Parts of the exercise →
1. In the thread about the size of char, what result does the quoted standard give for sizeof applied to any fundamental type other than the char types?
2. From the thread about the size of char, write out the stretch from "If the size" through "or C++ language." word for word.

Document section →
=-=-=-=-=
This question was asked to me in an interview, that size of char is 2 bytes in some OS, but in some operating system it is 4 bytes or different.

Why is that so?

Why is it different from other fundamental types, such as int?

That was probably a trick question. The sizeof(char) is always 1.

If the size differs, it's probably because of a non-conforming compiler, in which case the question should be about the compiler itself, not about the C or C++ language.

5.3.3 Sizeof [expr.sizeof]

1 The sizeof operator yields the number of bytes in the object representation of its operand. The operand is either an expression, which is not evaluated, or a parenthesized type-id. The sizeof operator shall not be applied to an expression that has function or incomplete type, or to an enumeration type before all its enumerators have been declared, or to the parenthesized name of such types, or to an lvalue that designates a bit-field. sizeof(char), sizeof(signed char) and sizeof(unsigned char) are 1. The result of sizeof applied to any other fundamental type (3.9.1) is implementation-defined. (emphasis mine)
=-=-=-=-=
Supplied material →

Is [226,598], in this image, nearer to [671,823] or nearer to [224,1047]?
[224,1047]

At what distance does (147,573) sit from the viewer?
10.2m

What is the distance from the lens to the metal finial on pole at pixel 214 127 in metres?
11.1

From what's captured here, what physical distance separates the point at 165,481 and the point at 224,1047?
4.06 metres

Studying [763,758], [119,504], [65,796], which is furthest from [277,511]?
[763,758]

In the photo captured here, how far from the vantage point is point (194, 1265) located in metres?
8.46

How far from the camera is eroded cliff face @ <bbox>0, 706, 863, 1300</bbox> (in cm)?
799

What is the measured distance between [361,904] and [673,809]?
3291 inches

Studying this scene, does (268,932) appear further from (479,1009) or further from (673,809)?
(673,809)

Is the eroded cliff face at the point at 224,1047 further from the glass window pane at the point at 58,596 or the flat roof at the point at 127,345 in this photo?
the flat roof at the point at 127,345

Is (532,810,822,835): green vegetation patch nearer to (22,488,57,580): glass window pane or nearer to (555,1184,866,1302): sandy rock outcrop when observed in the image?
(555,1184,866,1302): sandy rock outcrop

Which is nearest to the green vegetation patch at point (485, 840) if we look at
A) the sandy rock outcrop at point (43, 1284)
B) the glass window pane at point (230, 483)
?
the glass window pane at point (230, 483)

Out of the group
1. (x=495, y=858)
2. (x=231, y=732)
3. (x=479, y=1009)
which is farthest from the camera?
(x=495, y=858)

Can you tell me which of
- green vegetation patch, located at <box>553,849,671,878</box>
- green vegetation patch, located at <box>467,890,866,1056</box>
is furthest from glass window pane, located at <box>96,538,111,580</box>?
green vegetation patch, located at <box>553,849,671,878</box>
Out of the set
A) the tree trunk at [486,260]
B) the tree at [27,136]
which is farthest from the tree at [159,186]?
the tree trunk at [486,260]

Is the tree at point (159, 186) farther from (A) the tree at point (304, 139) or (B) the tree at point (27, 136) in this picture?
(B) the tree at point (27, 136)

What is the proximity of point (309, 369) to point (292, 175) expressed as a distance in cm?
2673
=-=-=-=-=
Task-by-task results →
1. It is implementation-defined.

2.
If the size differs, it's probably because of a non-conforming compiler, in which case the question should be about the compiler itself, not about the C or C++ language.